Derap kaki-kaki kecil yang menginjak rerumputan menarik perhatian Itsuki. Kucing bermata mirip kelereng itu. Ia menghampiri majikan kecilnya, mengeong di tepi telinganya dengan nada sedih. Dalam dua lensa bundar, terpantul gambaran horor seorang lelaki yang tengah mengangkat batu tinggi-tinggi beberapa senti di atas kepala sang anak yang tidak berdaya... menunggu akhir takdir kehidupan.

"Matilah kau... matilah kau-"

Itsuki meregangkan tubuh, kemudian berjalan beberapa langkah ke depan. Jemarinya yang lentik dan ramping meraih benda panjang berujung tajam dan mengkilat yang sudah semenjak tadi disampirkan di samping batang pohon. Kaki yang terlindung bakiak melangkah santai mendekat di belakang sosok yang murka. Ia melihat batu besar terangkat-lantas mengayun ke bawah dalam kecepatan yang tidak manusiawi.

"-MATILAH KAU BOCAH BRENGSEK!!!"

Lengkingan terpanjang bergaung dari mulut sang anak.

Itsuki mengangkat benda panjang di tangannya, menghujamkan ujungnya dengan ayunan kuat.

Suara benturan dua benda keras yang hebat seolah menghentikan waktu tuk bergulir. Angin dingin berlari di belakang tengkuk Itsuki. Di telinganya bergema suara derik tonggeret yang semakin meriah dan suara mengeong kucing yang hanya berlangsung selama beberapa detik.

Warna merah menyala menyatu bersama iris cokelat gelap Itsuki. Ia terengah sebentar, sebelum berjongkok dengan sedikit susah payah akibat yukata yang ia kenakan.

Ada rintihan kecil yang masih tersisa.

"MAAAAAARRSS!!!"

Anak kecil itu bangkit dengan diselimuti kegelapan. Ia mendorong sang lelaki hingga tersungkur, merebut batu yang seharusnya tidak dapat diangkat dengan mudah oleh lengan tipis itu namun ia berhasil merebutnya, menghantamkan sisi keras nan tajam pada pelipis lelaki yang sudah menyakitinya, menyakiti ibunya, menyakiti peliharaan kesayangan yang sudah melindunginya di detik-detik terakhir... Mars.

"MAAAAAAARRSSS!!!" Si anak kecil berlari, berurai air mata, menghampiri tubuh kucingnya yang tidak bergerak, bermandikan cairan hangat berwarna menyala, sewarna senja merah matahari sore kala itu.

Itsuki yang masih menunduk, tersenyum kecil. Ia mengusap-usap kepala berbulu itu dengan sayang, kemudian meluruskan punggung dan berdiri, membawa tubuh mungil itu dalam gendongannya.

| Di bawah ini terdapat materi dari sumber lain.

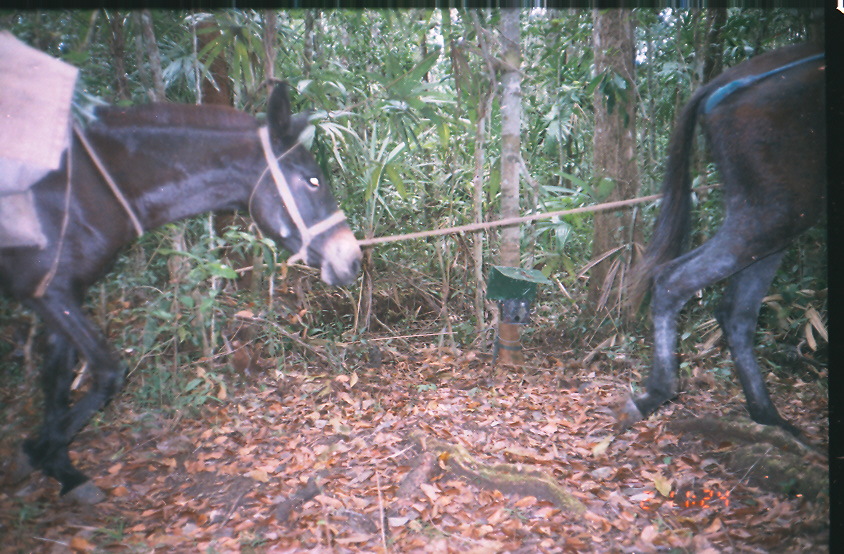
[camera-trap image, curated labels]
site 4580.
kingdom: Animalia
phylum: Chordata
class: Mammalia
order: Perissodactyla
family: Equidae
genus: Equus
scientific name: Equus ferus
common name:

"Jadi namamu Mars?" tanya Itsuki lembut, membiarkan kucing jantan itu menjilati jemari yang menggendongnya. Yang dijilati hanya tertawa kecil, sebelum mengalihkan pandangannya pada anak kecil yang menangisi jasad Mars dengan penuh penyesalan. "Maaf harus memisahkanmu dengan majikanmu. Kau pasti sangat menyayanginya. Kau telah melindunginya, kan?"

Sepasang bola mata serupa kelereng itu menatap lurus ke mata Itsuki, seolah tahu apa yang makhluk itu ucapkan kepadanya.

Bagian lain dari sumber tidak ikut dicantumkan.